The client opens the URL and answers once the end user finishes there; whatever the page collects — credentials, payment details, API keys — stays in the browser and never crosses the MCP connection. The handler's url branch above accepts, so link-account returns:

[ { type: 'text', text: 'Linked github.' } ]

Keep secrets out of forms

Form answers travel back through the client and land in the model's context like any other tool result.

WARNING

Never collect sensitive information — passwords, API keys, payment details — through form elicitation. Use URL mode or an out-of-band flow instead.

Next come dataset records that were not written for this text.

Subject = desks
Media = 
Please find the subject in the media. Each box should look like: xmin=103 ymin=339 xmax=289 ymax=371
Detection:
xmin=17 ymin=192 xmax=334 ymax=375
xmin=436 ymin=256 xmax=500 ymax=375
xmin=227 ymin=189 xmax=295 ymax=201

Require the elicitation capability

Elicitation only works against a client that declared the elicitation capability — per mode: form, url — when it connected. Against a client without it, elicitInput throws before anything reaches the wire, and the thrown message comes back as an ordinary isError tool result:

{
  content: [
    { type: 'text', text: 'Client does not support form elicitation.' }
  ],
  isError: true
}

Recap

  • ctx.mcpReq.elicitInput sends an elicitation/create request mid-handler and resolves with the end user's answer.
  • Form mode carries a message and a flat JSON-Schema requestedSchema; the SDK validates accepted content against it.
  • result.action is accept, decline, or cancel; result.content is present only on accept.
  • URL mode hands the end user a browser flow — use it for anything sensitive.
  • Calls against a client that never declared the elicitation capability fail before reaching the wire.